What is grace and why do we need it?
Answer
Grace is one of those words that gets used so often in Christian circles that it can lose its force. But when you understand what it actually means, it is the most staggering word in the Bible.
Grace means unmerited favour — receiving something good that you have no right to and did nothing to deserve. But even that definition undersells it. Biblical grace is not just unmerited — it is contra-merited. It comes to people who deserve the opposite. Paul's description of grace in Ephesians 2 is breathtaking: "And you were dead in the trespasses and sins in which you once walked... But God, being rich in mercy, because of the great love with which he loved us, even when we were dead in our trespasses, made us alive together with Christ — by grace you have been saved." (Ephesians 2:1-5).
Dead. Not sick, not struggling, not in need of improvement — dead. And into that deadness, God acted. Not because we sought Him, not because we earned it, not because we showed potential. Because He is rich in mercy.

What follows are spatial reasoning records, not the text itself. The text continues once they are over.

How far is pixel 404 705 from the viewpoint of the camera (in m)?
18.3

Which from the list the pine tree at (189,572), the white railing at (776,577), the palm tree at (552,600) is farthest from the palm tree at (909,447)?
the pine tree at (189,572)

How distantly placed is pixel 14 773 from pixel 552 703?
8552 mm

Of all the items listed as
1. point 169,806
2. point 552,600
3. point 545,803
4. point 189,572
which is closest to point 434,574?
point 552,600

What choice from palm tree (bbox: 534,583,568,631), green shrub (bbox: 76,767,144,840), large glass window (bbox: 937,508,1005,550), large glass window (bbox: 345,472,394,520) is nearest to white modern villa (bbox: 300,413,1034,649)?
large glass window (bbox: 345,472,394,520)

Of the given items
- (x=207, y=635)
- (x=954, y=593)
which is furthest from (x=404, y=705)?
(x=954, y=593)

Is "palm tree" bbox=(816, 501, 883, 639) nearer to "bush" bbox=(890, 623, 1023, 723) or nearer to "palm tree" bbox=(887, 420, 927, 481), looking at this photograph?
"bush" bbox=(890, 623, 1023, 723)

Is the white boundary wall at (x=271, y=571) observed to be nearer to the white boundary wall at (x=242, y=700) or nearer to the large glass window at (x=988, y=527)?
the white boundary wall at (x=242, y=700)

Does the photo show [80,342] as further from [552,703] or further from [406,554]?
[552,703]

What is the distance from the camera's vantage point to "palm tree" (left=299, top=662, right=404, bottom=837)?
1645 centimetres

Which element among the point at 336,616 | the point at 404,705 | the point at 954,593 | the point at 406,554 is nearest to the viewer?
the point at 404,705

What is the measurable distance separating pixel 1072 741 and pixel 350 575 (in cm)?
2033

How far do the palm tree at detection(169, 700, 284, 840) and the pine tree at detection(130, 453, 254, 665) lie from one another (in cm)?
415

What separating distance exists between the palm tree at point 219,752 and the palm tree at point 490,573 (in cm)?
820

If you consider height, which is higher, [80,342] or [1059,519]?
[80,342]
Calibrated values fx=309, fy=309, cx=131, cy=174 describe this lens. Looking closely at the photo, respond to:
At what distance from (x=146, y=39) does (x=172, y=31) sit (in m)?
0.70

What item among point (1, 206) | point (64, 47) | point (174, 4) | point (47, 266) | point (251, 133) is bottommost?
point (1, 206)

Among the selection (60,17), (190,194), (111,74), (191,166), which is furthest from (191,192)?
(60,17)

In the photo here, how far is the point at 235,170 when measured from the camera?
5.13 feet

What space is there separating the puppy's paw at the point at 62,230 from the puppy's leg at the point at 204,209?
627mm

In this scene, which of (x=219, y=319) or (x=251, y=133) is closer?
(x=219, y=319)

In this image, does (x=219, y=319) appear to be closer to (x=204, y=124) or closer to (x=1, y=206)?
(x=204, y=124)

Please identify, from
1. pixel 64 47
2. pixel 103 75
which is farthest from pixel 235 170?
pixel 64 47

Why do we need it? Because without it we are completely without hope. Romans 3:23 establishes the problem: "All have sinned and fall short of the glory of God." Every human being, without exception, is morally guilty before a holy God. The debt we owe is one we cannot pay. The standard we have failed is one we cannot reach. If we were left to ourselves — to our own effort, our own righteousness, our own religious performance — we would be lost.
Grace is God stepping in where we could not. It is not God lowering the standard. It is God meeting the standard Himself in Christ and then crediting it to our account. As Paul puts it in Romans 3:24: "justified by his grace as a gift, through the redemption that is in Christ Jesus."
You cannot earn it. You cannot deserve it. You can only receive it — with empty hands and a grateful heart.